Copy out the listing below with every "camera" changed to "lens" and nothing else altered. Leave the pictures out.
====== MATERIAL ======
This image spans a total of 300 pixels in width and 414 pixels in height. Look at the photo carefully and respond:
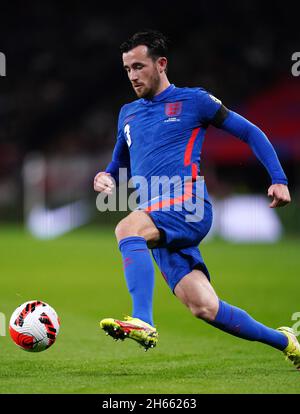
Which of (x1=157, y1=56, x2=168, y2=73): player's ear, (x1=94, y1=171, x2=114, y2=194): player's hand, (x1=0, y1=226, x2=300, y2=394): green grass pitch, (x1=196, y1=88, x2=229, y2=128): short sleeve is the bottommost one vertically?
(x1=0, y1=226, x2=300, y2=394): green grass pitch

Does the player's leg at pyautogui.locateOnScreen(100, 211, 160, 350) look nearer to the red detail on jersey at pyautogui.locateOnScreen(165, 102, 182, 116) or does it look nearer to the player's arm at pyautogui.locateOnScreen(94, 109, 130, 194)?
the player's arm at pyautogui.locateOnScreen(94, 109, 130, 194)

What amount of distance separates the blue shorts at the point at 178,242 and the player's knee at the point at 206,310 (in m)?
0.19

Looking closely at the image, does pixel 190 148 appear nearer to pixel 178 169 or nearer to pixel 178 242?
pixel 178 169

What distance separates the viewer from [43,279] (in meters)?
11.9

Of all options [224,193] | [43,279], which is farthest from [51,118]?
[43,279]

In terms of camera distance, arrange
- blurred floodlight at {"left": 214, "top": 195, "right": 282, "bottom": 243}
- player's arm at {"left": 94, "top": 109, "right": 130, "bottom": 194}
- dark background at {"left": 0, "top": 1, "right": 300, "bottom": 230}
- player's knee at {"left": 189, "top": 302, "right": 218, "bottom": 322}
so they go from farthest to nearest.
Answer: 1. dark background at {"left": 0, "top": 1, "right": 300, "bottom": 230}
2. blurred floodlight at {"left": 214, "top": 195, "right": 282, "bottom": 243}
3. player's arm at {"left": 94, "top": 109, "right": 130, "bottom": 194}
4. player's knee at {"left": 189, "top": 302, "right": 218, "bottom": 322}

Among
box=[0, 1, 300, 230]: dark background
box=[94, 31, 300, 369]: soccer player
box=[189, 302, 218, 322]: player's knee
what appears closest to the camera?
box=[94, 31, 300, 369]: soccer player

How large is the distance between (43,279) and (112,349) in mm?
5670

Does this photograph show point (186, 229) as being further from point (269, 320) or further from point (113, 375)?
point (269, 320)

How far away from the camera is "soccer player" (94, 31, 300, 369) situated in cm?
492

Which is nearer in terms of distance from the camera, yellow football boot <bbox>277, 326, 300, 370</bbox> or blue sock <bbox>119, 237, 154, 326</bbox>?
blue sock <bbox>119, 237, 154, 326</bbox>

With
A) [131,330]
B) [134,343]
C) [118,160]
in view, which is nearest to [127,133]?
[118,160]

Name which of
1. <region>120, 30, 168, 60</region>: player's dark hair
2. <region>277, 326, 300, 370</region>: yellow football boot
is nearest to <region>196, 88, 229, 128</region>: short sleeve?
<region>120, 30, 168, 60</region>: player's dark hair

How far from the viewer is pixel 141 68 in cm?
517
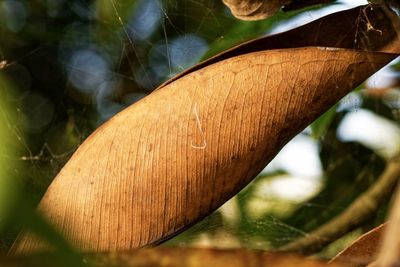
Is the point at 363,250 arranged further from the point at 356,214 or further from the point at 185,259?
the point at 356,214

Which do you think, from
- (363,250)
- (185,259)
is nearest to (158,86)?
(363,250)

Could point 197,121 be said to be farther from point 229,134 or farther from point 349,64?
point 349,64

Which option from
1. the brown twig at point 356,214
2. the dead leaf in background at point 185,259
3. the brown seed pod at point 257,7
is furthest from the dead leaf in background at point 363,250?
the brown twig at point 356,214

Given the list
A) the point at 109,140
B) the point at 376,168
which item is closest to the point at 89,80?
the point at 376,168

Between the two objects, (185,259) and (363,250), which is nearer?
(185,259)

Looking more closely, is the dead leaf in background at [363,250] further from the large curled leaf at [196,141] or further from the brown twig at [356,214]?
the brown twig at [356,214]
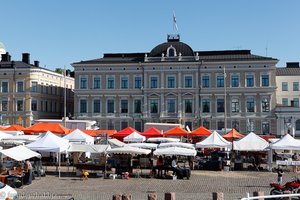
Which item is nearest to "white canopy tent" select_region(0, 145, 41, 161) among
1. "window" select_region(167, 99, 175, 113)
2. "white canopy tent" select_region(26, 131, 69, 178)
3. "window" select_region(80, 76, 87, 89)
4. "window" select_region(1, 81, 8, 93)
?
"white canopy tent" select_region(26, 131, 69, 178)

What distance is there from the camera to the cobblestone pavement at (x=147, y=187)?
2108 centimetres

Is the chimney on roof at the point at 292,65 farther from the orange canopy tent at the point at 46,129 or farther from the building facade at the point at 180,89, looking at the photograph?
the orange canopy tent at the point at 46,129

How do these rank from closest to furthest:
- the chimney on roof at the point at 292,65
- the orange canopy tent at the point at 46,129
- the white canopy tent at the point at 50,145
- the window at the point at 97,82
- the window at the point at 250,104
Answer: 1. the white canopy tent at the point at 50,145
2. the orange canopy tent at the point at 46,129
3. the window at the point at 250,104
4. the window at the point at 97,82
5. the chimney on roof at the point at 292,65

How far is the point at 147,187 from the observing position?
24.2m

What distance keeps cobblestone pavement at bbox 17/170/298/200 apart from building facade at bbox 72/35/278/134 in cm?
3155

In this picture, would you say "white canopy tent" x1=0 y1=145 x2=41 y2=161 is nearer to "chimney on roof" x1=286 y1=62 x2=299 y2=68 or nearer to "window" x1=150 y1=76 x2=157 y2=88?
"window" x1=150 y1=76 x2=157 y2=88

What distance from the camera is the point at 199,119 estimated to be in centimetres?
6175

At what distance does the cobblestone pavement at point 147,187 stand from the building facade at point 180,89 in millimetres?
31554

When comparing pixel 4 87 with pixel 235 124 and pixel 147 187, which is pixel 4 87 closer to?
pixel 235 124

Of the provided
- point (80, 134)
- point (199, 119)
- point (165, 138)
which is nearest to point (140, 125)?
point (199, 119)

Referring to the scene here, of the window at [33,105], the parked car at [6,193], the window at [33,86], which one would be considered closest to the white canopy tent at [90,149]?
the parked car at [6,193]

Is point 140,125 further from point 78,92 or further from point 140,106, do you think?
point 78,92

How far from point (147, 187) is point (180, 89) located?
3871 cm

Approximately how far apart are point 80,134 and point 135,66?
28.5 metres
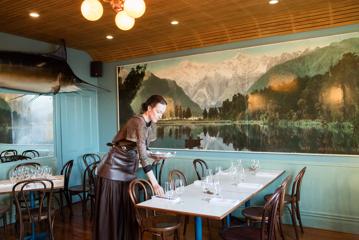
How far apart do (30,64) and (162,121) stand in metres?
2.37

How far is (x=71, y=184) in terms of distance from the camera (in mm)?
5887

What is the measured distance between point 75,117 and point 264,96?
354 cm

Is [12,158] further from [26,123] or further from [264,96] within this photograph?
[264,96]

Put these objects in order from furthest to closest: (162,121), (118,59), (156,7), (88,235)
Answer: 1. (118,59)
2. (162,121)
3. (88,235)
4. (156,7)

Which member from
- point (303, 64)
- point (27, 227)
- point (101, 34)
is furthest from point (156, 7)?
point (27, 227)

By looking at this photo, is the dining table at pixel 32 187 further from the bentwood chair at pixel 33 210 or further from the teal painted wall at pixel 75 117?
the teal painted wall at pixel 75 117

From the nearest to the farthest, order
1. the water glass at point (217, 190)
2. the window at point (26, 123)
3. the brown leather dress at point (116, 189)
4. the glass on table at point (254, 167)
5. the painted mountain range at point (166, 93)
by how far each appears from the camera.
======
TASK RESPONSE -
This image spans a total of 300 pixels in width and 414 pixels in height. Look at the photo carefully and respond:
Which of (x1=157, y1=56, x2=168, y2=73): player's ear, (x1=94, y1=171, x2=114, y2=194): player's hand, (x1=0, y1=226, x2=300, y2=394): green grass pitch, (x1=196, y1=88, x2=229, y2=128): short sleeve is the bottommost one vertically?
(x1=0, y1=226, x2=300, y2=394): green grass pitch

Does the player's leg at pyautogui.locateOnScreen(100, 211, 160, 350) look nearer to the red detail on jersey at pyautogui.locateOnScreen(165, 102, 182, 116) or does it look nearer to the player's arm at pyautogui.locateOnScreen(94, 109, 130, 194)?
the player's arm at pyautogui.locateOnScreen(94, 109, 130, 194)

What amount of distance separates the blue shorts at the point at 178,242 and the player's knee at the point at 206,310 (in m)?
0.19

Looking closely at the image, does pixel 190 148 appear nearer to pixel 178 169 or nearer to pixel 178 242?
pixel 178 169

What distance separates the viewer from [43,279] (in meters)?
11.9

Of all options [224,193] | [43,279], which is farthest from [51,118]?
[43,279]

In terms of lens distance, arrange
- blurred floodlight at {"left": 214, "top": 195, "right": 282, "bottom": 243}
- player's arm at {"left": 94, "top": 109, "right": 130, "bottom": 194}
- dark background at {"left": 0, "top": 1, "right": 300, "bottom": 230}
- player's knee at {"left": 189, "top": 302, "right": 218, "bottom": 322}
so they go from farthest to nearest.
Answer: 1. dark background at {"left": 0, "top": 1, "right": 300, "bottom": 230}
2. blurred floodlight at {"left": 214, "top": 195, "right": 282, "bottom": 243}
3. player's arm at {"left": 94, "top": 109, "right": 130, "bottom": 194}
4. player's knee at {"left": 189, "top": 302, "right": 218, "bottom": 322}

Among
box=[0, 1, 300, 230]: dark background
box=[94, 31, 300, 369]: soccer player
box=[189, 302, 218, 322]: player's knee
what appears closest to the lens?
box=[94, 31, 300, 369]: soccer player

How large is the distance between (43,279) and (112,349) in mm?
5670

Does this photograph show point (186, 229) as being further from point (269, 320) or further from point (113, 375)?
point (269, 320)

How far away from the lens is "soccer player" (94, 31, 300, 369) situated in cm?
492

Which is nearer in terms of distance from the lens, yellow football boot <bbox>277, 326, 300, 370</bbox> or blue sock <bbox>119, 237, 154, 326</bbox>?
blue sock <bbox>119, 237, 154, 326</bbox>

With
A) [131,330]
B) [134,343]
C) [118,160]
in view, which is nearest to [127,133]?
[118,160]

Name which of
1. <region>120, 30, 168, 60</region>: player's dark hair
2. <region>277, 326, 300, 370</region>: yellow football boot
is nearest to <region>196, 88, 229, 128</region>: short sleeve?
<region>120, 30, 168, 60</region>: player's dark hair

How far from the viewer is pixel 141 68 in cm?
517
Is the point at 363,250 arranged further from the point at 356,214 or further from the point at 185,259?
the point at 356,214

Which do you think, from
- (363,250)
- (185,259)
is nearest to (158,86)?
(363,250)

Could point 197,121 be said to be farther from point 229,134 or farther from point 349,64?
point 349,64

Which option from
1. the brown twig at point 356,214
2. the dead leaf in background at point 185,259
3. the brown seed pod at point 257,7
is furthest from the dead leaf in background at point 363,250?
the brown twig at point 356,214

Given the list
A) the point at 109,140
B) the point at 376,168
which item is closest to the point at 89,80?
the point at 376,168

Between the two objects, (185,259) and (363,250), which is nearer?
(185,259)

Looking more closely, is the dead leaf in background at [363,250] further from the large curled leaf at [196,141] or further from the brown twig at [356,214]?
the brown twig at [356,214]
Which item is nearest to "white canopy tent" select_region(0, 145, 41, 161) among
1. "window" select_region(167, 99, 175, 113)
2. "white canopy tent" select_region(26, 131, 69, 178)
3. "window" select_region(80, 76, 87, 89)
4. "window" select_region(1, 81, 8, 93)
?
"white canopy tent" select_region(26, 131, 69, 178)

What distance is there from the lens to the cobblestone pavement at (x=147, y=187)?
2108 centimetres

Is the chimney on roof at the point at 292,65 farther from the orange canopy tent at the point at 46,129 or farther from the building facade at the point at 180,89, looking at the photograph?
the orange canopy tent at the point at 46,129

How do these rank from closest to furthest:
- the chimney on roof at the point at 292,65
- the orange canopy tent at the point at 46,129
- the white canopy tent at the point at 50,145
- the window at the point at 97,82
- the window at the point at 250,104
Answer: 1. the white canopy tent at the point at 50,145
2. the orange canopy tent at the point at 46,129
3. the window at the point at 250,104
4. the window at the point at 97,82
5. the chimney on roof at the point at 292,65

How far is the point at 147,187 from the observing position?
24.2m

What distance keeps cobblestone pavement at bbox 17/170/298/200 apart from building facade at bbox 72/35/278/134 in cm?
3155

In this picture, would you say "white canopy tent" x1=0 y1=145 x2=41 y2=161 is nearer to "chimney on roof" x1=286 y1=62 x2=299 y2=68 or nearer to "window" x1=150 y1=76 x2=157 y2=88?
"window" x1=150 y1=76 x2=157 y2=88

What distance from the lens is the point at 199,119 estimated to be in centimetres?
6175

At what distance does the cobblestone pavement at point 147,187 stand from the building facade at point 180,89 in millimetres?
31554

When comparing pixel 4 87 with pixel 235 124 and pixel 147 187, which is pixel 4 87 closer to?
pixel 235 124

Of the provided
- point (80, 134)
- point (199, 119)
- point (165, 138)
which is nearest to point (140, 125)?
point (199, 119)

Referring to the scene here, of the window at [33,105], the parked car at [6,193], the window at [33,86], which one would be considered closest to the white canopy tent at [90,149]?
the parked car at [6,193]

Is point 140,125 further from point 78,92 or further from point 140,106, do you think?
point 78,92

How far from point (147, 187) is point (180, 89) located?
3871 cm

Approximately how far apart are point 80,134 and point 135,66?
28.5 metres
How far apart do (30,64) and (162,121) stand in metres?
2.37

How far is (x=71, y=184) in terms of distance from the lens (in mm)?
5887

What is the measured distance between point 75,117 and point 264,96?
354 cm

Is [12,158] further from [26,123] or further from [264,96] within this photograph?
[264,96]

Put these objects in order from furthest to closest: (162,121), (118,59), (156,7), (88,235)
Answer: 1. (118,59)
2. (162,121)
3. (88,235)
4. (156,7)

Which member from
- point (303, 64)
- point (27, 227)
- point (101, 34)
is furthest from point (156, 7)?
point (27, 227)

By looking at this photo, is the dining table at pixel 32 187 further from the bentwood chair at pixel 33 210 or further from the teal painted wall at pixel 75 117?
the teal painted wall at pixel 75 117

From the nearest to the farthest, order
1. the water glass at point (217, 190)
2. the window at point (26, 123)
3. the brown leather dress at point (116, 189)
4. the glass on table at point (254, 167)
5. the painted mountain range at point (166, 93)
by how far each appears from the lens.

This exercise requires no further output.